In an effort to avoid the ethical concerns of the famous study done by Yale psychologist, Stanley Milgram, who demonstrated that individuals were less likely to deliver an electric shock to someone if they were in the same room, a group of psychologists looked to game shows.
After watching 72 episodes of the UK show, The Weakest Link, and examining the voting patterns, they discovered that contestants “show a strong reluctance to vote for their direct neighbour — a pattern they called ‘neighbour avoidance effect’.” “Spatial proximity” influenced “players’ decision-making.” In other words, it’s hard to trash the guy standing next to you.
The original Milgram study showed that when someone was in another room, the person delivering electric shock was less inhibited. So as long as we don’t talk to them, see their faces, or discover their humanity, it is easier to treat others negatively. It is easier to dehumanize those we don’t know, that is, to create stories that are befitting our treatment of others.
In reading this new study, I immediately thought of drone attacks, which are still all over the news. In his recent piece at The Atlantic (“We’re Killing Alleged Militants Too Quickly to Reliably Determine Guilt“), Conor Friedersdorf notes that “in Pakistan alone, drones have killed more than one person per day since President Obama took office.”
“The Obama Administration would have us believe,” writes Friedersdorf, “that it is able to determine the guilt of people in remote tribal areas of Pakistan so quickly and efficiently that it can kill more than one per day on average with a high level of assurance that every last one of them poses a threat to the United States.”
There are benefits to drone attacks; they reduce military casualties and they help to eliminate the need for large armies.
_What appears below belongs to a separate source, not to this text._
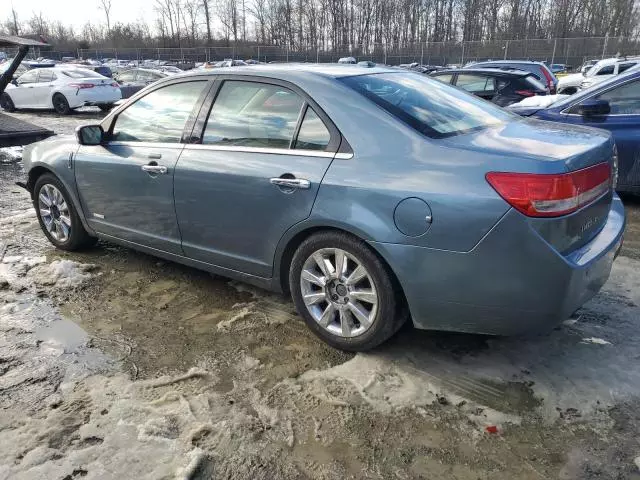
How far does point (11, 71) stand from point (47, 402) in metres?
7.70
Just in terms of practicality, there is little doubt that in a world where war appears inevitable and bad guys will never cease to exist, reducing deaths and lower costs are important factors. One might add, however, that in light of this study that drones are also easy on the conscience, perhaps too easy. It is easier to use the militant label on under-investigated groups when they are on the other side of the world. Otherwise well-intentioned individuals can easily lose themselves in the stories they create about others. Add executive privilege to that and the President may have little opportunity to be confronted on that desensitization.
There is a cognitive dissonance between the Obama who decided to end Guantanamo and the Obama who has created a kill list, the drones help bring dissonance reduction and ease the conscience. And the automation of it all gives it the convenience of a credit card. We’ll pay for it later, but for now, we can rest in knowing that somewhere, we killed someone that may or may not be an enemy of the state.